Q: Same question, but what if there is no filial relationship? A: No gift because it was a transaction in the ordinary course of business. In a purely business transaction, transactions with discounts and bargaining are beyond the scope of gift tax. Q: A starlet goes to a car shop and the owner of the shop sells a P1.2M car to her for only 200K, is there a taxable gift? A: It could be argued that it may be a business transaction where the starlet should opt to be a model for the car shop. If that is the case, then it is not deemed a gift. Business transactions are beyond gift tax coverage.

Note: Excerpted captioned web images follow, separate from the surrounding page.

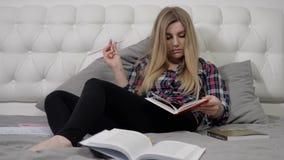 Blonde que lee un libro almacen de metraje de vídeo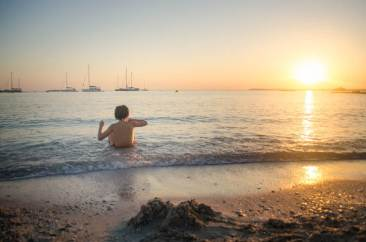 Sonnenuntergang am Strand Mallorca für Kinder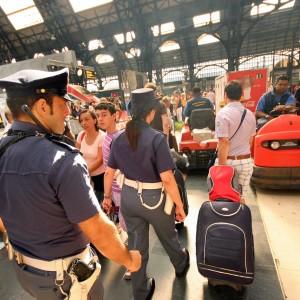 Milano, alla Stazione Centrale barriere anti-borseggio: ai binari soltanto chi ha il biglietto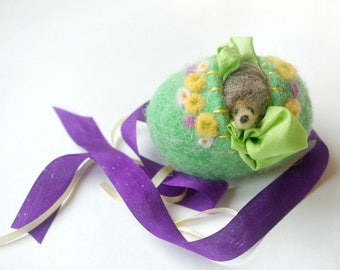 Spring Egg Toy: Sweet Something in 'Fresh' (Silk and Wool Hollow Egg with Playsilk and Hedgehog)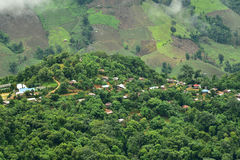 村庄的看法山的在Pua区 免版税库存图片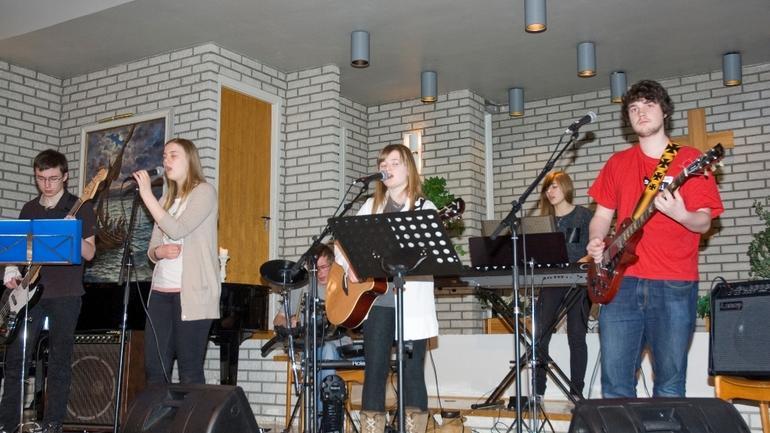 Rocka lovsang med riff i baptistkirka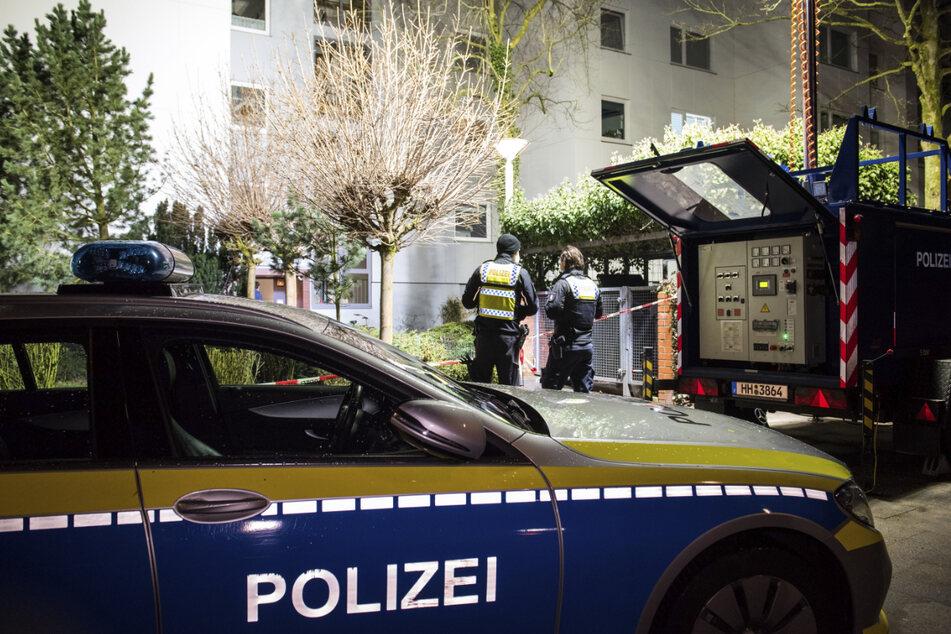 Polizisten sichern nach der Tat im März Spuren in und im Mehrfamilienhaus in Hamburg-Wilhelmsburg.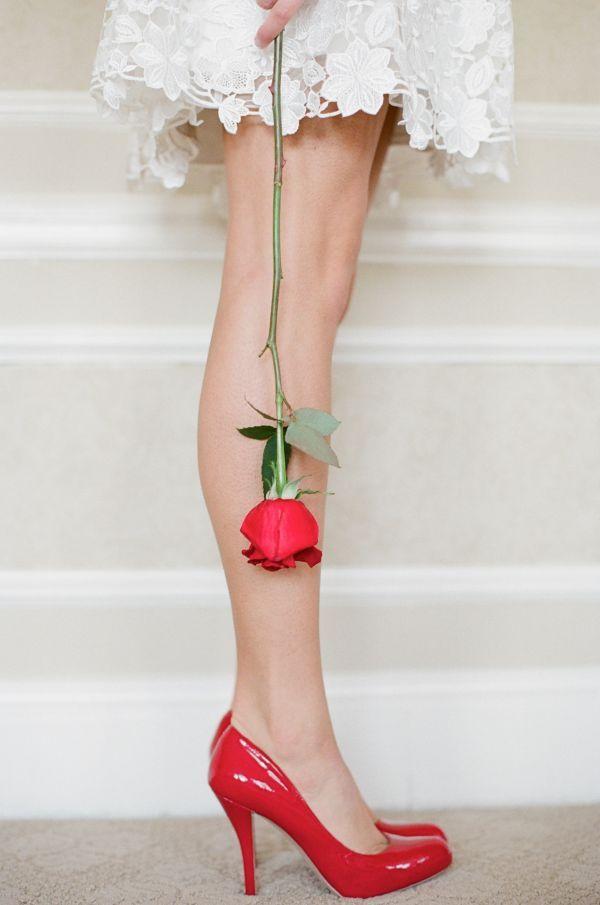 любят живые цветы у женских ног картинки вышивка гладью для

Q: What if A gives B a gift directly but B should also give A a gift directly. Would there be a taxable gift? A: No taxable gift because there is consideration involved in this situation Q: X would give his Bulacan land as a gift to Y provided that Y would give his Laguna land to X as a gift. Is there a taxable gift? A: No. There is no gift because the transfer was with consideration. It is a taxable exchange of property. If it is a capital asset, it is an exchange subject to Sec. 24 (D). Q: A rendered services to B. The value of the service is P50k. C pays A P100k. Is there a taxable gift? A: C made a direct gift to A the excess of P50k worth of services. C made an indirect gift to B when C paid Bs debt. Q: B rendered services to C worth P50k. C did not pay B. A paid B P100k for Bs services to C. A and C are strangers. What is the gift? A: A made a direct gift to B the excess of P50K worth of services. A made an indirect gift to C when A paid Cs debt.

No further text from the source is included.